House debates

Monday, 1 December 2014

Private Members' Business

Shop Small Month

1:14 pm

Photo of Julie OwensJulie Owens (Parramatta, Australian Labor Party, Shadow Parliamentary Secretary for Small Business) Share this | Hansard source

I move:

That this House:

(1) notes that:

(a) November was Shop Small month;

(b) Shop Small is an annual event designed to encourage people to explore their local small businesses;

(c) small business is a major driver of both employment and production; and

(d) shopping locally helps to ensure a vibrant local community and a stronger local economy;

(2) acknowledges the many people who went out to support local business during Shop Small month; and

(3) encourages people to shop locally this Christmas.

I have very weird taste in music. All my life, I have liked music that no-one else likes. I have quite often bought CDs, and the total sales of that CD for that particular band or that particular group would be maybe 200. So I learnt really early in my life that, if I wanted those bands to make a second CD, I needed to buy the first one.
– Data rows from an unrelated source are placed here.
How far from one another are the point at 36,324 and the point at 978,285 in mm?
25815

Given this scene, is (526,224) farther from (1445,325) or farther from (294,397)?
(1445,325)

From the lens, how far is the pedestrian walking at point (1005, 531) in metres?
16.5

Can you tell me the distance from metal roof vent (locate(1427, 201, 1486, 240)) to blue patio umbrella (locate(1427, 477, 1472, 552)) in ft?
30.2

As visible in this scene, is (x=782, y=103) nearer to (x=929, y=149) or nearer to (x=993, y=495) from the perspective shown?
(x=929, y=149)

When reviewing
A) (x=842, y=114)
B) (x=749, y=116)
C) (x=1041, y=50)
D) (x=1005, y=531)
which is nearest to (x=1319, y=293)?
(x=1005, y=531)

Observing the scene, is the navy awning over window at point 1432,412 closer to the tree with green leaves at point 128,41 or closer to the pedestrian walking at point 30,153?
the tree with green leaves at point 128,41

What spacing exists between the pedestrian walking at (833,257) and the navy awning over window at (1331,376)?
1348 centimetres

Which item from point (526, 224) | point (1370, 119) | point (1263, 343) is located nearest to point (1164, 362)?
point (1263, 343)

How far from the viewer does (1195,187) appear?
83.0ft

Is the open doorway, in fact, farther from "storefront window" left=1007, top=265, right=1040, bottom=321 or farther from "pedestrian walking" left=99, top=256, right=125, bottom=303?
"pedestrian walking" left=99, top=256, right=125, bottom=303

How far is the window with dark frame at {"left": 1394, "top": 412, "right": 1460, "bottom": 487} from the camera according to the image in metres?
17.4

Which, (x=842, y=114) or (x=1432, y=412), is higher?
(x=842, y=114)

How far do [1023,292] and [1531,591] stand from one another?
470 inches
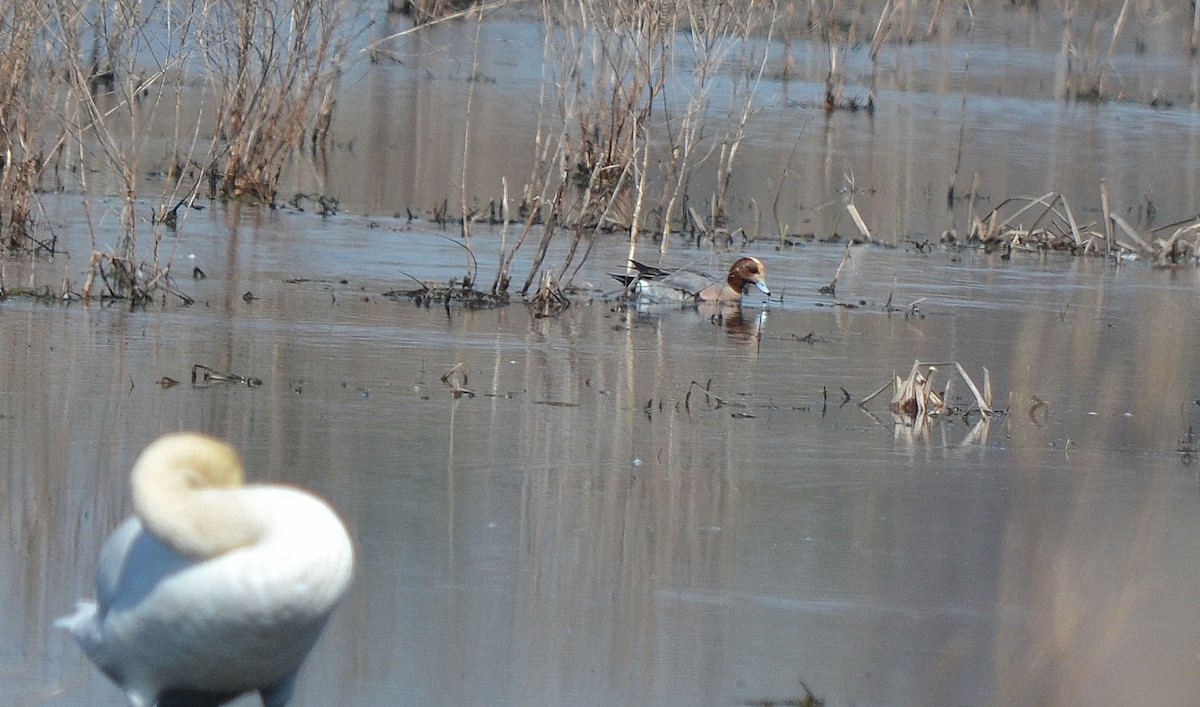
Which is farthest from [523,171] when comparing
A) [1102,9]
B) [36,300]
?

I was one of a very small number of people that they depended on. I know in my community too that, if we want our local butcher to survive the onslaught of a major retail chain, the one thing we have to do is shop there. That is the one thing that causes them to survive.

There are reasons why Shop Small month, in November, was a very good idea. It was not just because 95 per cent of the two million actively trading businesses in Australia are small and not just because there are 116,000—nearly 117,000—small businesses in Western Sydney but because, when you shop small and shop locally, the money you spend circulates through your local economy more than it does if you shop in a large chain. In fact, if you spend a dollar at a small local business, 45c of that will be reinvested locally, compared to only 15c if you shop in a large retailer.
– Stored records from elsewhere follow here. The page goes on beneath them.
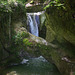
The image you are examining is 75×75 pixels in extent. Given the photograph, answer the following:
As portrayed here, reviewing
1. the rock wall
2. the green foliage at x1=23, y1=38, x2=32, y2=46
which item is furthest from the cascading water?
the green foliage at x1=23, y1=38, x2=32, y2=46

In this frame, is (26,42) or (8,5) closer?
(26,42)

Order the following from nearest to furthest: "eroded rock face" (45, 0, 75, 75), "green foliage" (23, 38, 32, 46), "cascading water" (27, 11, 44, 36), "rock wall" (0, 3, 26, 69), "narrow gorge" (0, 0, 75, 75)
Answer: "eroded rock face" (45, 0, 75, 75) < "narrow gorge" (0, 0, 75, 75) < "green foliage" (23, 38, 32, 46) < "rock wall" (0, 3, 26, 69) < "cascading water" (27, 11, 44, 36)

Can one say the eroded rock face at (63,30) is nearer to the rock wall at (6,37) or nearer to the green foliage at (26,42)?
the green foliage at (26,42)

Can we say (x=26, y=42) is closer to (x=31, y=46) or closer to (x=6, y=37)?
(x=31, y=46)

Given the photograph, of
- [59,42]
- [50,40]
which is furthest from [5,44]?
[59,42]

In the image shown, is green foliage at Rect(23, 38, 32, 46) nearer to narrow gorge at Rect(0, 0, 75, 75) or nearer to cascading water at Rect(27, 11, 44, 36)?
narrow gorge at Rect(0, 0, 75, 75)

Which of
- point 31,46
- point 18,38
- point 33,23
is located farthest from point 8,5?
point 33,23

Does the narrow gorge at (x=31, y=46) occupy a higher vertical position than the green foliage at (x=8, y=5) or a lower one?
lower

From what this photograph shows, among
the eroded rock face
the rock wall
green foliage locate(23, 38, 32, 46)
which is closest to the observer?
the eroded rock face

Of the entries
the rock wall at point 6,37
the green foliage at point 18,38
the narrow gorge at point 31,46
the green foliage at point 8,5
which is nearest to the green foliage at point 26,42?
the narrow gorge at point 31,46

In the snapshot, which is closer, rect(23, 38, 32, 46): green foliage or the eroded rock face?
the eroded rock face

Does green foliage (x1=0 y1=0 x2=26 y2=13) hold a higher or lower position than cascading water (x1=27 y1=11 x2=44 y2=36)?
higher

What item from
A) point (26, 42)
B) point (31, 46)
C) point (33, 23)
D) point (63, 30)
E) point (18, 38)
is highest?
point (63, 30)

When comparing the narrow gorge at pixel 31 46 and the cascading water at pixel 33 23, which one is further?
the cascading water at pixel 33 23
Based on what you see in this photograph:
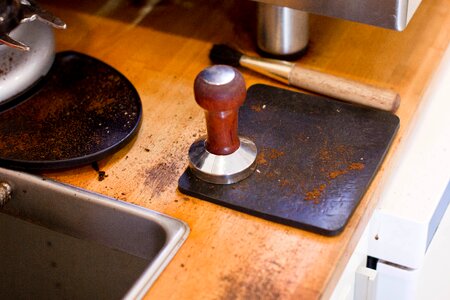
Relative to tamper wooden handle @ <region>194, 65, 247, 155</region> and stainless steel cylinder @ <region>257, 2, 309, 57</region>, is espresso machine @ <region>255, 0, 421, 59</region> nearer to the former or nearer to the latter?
stainless steel cylinder @ <region>257, 2, 309, 57</region>

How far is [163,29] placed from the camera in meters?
1.01

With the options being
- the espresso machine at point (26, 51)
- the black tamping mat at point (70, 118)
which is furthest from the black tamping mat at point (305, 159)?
the espresso machine at point (26, 51)

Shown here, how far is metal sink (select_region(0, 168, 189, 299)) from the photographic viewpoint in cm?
71

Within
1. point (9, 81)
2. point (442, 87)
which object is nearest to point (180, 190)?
point (9, 81)

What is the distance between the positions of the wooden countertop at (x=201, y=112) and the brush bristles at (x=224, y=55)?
0.7 inches

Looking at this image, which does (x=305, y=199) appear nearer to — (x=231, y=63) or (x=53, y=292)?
(x=231, y=63)

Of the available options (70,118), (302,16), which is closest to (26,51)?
(70,118)

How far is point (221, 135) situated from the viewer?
0.71m

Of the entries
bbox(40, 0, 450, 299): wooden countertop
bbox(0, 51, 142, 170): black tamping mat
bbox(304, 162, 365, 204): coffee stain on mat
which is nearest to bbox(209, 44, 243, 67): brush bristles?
bbox(40, 0, 450, 299): wooden countertop

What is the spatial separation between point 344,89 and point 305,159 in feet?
0.42

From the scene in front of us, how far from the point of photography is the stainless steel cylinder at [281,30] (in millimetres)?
874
We all know that, no matter where you go in this country, you find small businesses that have great products to sell, whether it is a cider maker in Bendigo that found a better use for the apples that are grown locally or it is Cinnabar, in Wagga, which makes fantastic clothing out of the local merino wool. In my area, it might be the local Spar Supermarket, in North Parramatta, a small supermarket that sells local produce on a regular basis, a fantastic place to shop. There are great local businesses that need our support.

With Christmas coming up, we all have another opportunity to support our local businesses, because they very much make us who we are. Innovation in product and innovation in style come from these small businesses. In my community of Parramatta, it is our small business that is very much responsible for the diversity and range and the innovation in product, whether it is Desi Kasai butchers, who have introduced camel, the really fine cuts of goat and skin-on goat into Harris Park; the Green Wheat bakery, in Merrylands, which uses wholemeal flour to make Afghani bread; or Patel Brothers, which has a small supermarket chain which sells brown basmati rice by the 20-kilo bag—you would not go anywhere else for rice than the Patel Brothers in Harris Park.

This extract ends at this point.